Not as it is practiced. The system of production discourages experimentation. Generally it looks banal and it is.
But there is the potential of much richness. Housing must be thought of from the most essential question of what it means to dwell (as explored by Heidegger and other philosophers); to issues of family structure and gender (through the work of Deloris Hayden and other sociologists and anthropologists).
The study of typology is important because anything you design will fall into one of 4 or 5 typologies. Only through understanding the typology can you transform it.
In his book, The Concept of Dwelling, Christopher Norbery-Schultz raises several issues, which I wish this studio to address among the most important are:
- What does it mean to dwell?
- What is the social agreement with others (the set of common values)?
- What are the relationships between collective, public and private dwelling?

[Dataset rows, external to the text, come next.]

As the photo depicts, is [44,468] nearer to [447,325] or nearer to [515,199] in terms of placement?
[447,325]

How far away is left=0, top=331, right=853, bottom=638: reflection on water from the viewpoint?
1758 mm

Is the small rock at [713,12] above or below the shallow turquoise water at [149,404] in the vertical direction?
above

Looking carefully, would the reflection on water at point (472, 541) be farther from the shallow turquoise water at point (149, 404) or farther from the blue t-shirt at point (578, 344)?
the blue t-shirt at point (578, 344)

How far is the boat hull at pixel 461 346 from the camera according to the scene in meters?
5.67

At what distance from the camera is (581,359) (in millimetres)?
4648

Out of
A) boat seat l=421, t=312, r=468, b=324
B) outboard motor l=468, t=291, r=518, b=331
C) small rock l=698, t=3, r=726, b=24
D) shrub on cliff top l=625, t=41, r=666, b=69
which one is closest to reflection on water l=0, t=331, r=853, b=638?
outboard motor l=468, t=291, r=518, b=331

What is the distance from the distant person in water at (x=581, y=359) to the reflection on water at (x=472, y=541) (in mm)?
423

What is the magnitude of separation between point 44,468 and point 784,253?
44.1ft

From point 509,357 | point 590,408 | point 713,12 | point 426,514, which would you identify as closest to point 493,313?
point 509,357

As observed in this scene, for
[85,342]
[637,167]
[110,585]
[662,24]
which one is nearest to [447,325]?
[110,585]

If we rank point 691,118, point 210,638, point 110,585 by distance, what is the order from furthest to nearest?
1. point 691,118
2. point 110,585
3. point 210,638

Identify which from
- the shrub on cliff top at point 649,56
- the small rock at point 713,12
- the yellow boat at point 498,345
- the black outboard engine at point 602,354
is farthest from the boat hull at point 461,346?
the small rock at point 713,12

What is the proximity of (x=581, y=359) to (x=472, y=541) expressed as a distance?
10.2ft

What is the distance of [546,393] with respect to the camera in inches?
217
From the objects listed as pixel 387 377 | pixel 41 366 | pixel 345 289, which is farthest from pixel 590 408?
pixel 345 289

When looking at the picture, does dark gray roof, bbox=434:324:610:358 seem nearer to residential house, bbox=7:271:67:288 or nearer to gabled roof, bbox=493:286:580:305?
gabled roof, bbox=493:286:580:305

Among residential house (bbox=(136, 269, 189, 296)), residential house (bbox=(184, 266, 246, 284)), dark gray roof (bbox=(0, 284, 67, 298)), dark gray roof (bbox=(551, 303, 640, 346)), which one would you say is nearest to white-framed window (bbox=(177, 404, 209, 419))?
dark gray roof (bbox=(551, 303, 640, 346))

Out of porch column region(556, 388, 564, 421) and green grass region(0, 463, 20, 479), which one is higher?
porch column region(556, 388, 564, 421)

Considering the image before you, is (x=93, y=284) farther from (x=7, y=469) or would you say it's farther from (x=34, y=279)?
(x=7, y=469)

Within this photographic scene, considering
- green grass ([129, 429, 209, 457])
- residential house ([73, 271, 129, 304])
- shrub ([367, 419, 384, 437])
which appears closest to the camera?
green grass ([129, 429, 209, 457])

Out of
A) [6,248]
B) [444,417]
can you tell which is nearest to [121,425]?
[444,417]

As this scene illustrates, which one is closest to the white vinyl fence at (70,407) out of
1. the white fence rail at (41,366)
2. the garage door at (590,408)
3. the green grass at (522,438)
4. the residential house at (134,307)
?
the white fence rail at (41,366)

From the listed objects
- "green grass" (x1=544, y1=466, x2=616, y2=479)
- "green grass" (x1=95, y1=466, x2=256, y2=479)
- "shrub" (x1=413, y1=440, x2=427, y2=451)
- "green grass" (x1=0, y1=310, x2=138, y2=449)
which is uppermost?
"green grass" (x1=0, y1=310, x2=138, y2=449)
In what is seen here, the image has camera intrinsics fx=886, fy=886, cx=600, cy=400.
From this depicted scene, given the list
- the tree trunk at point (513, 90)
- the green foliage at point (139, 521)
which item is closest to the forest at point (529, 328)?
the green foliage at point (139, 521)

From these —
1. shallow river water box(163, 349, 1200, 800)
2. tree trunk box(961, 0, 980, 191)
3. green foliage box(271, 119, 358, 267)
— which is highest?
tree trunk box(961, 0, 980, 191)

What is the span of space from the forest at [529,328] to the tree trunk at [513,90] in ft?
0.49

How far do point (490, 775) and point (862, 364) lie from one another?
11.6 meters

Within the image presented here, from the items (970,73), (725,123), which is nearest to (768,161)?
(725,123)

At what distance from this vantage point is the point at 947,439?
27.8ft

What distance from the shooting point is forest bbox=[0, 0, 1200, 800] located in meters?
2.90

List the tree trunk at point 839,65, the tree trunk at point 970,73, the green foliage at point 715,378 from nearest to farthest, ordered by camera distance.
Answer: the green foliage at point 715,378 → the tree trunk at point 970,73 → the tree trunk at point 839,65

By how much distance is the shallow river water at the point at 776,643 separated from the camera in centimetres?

- What is the genealogy of multifamily housing (the settlement)?
- What is the spatial order that relates to the place and the patterns of human action?
- What are the ideas of boundary?
These larger philosophical issues will be applied to a specific urban condition, a series of complex sites in Hell's Kitchen, where you will engage simultaneously the scale of the City and the scale of the room.
The team approach is an important factory. As housing is both collective and individual, the team fosters dialogue to discover what issues are held in common and which are not.
This process allows the development of a richer design and the combined effort allows a deeper investigation into the making of architecture. This also introduces you to the collaborative nature of architecture as a social art.
The core issues of community and privacy are at the heart of any understanding of dwelling. The occupants, the students, and their needs are seemingly much less diverse and more easily defined than the "typical" cross section of housing resident - or is, that so?
The challenge of the studio is to examine what it means to dwell, to make place: to create an architecture that supports a diverse range of overlapping conditions of community and privacy that fosters dwelling, and promote s the individual and the community of individuals.